**Data items**
◇ ◇ ◇

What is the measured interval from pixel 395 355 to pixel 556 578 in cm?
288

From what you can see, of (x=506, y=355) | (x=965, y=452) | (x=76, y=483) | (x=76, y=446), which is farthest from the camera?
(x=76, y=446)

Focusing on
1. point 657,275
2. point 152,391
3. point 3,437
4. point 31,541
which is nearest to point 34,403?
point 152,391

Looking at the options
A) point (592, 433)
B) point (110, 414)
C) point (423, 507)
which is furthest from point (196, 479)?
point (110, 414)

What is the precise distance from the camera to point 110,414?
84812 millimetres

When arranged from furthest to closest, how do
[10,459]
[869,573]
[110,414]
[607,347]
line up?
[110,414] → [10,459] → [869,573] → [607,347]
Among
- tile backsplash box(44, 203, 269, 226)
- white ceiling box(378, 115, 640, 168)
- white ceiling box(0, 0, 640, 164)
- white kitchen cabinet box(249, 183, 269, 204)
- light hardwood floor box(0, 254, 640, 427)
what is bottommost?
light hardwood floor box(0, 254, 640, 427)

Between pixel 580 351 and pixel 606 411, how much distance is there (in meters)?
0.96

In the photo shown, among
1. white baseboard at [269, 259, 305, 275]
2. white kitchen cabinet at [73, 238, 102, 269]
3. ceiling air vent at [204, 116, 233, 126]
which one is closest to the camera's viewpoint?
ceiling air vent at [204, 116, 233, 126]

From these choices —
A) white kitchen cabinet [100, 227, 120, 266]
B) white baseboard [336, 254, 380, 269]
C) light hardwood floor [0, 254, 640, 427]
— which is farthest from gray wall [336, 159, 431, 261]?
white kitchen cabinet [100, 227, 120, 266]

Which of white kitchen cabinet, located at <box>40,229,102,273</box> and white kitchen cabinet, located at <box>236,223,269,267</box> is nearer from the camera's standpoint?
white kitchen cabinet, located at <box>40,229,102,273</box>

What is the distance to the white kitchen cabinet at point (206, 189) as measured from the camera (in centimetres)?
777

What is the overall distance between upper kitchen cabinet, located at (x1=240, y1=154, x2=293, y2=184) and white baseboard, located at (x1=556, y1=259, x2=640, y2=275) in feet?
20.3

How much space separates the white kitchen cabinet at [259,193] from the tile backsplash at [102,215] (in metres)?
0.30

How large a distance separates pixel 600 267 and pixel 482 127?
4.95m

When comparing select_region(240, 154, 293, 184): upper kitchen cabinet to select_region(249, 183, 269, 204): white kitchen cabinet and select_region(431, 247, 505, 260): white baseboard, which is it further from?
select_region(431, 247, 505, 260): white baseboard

◇ ◇ ◇

**REQUIRED TASK**
Repeat, without any changes, the part of the data that starts with the line containing "How large a" and continues through the end of the data.

**TASK RESULT**
How large a distance separates pixel 600 267 and pixel 482 127?
4.95m

When comparing select_region(240, 154, 293, 184): upper kitchen cabinet to select_region(249, 183, 269, 204): white kitchen cabinet and select_region(431, 247, 505, 260): white baseboard, which is it further from?
select_region(431, 247, 505, 260): white baseboard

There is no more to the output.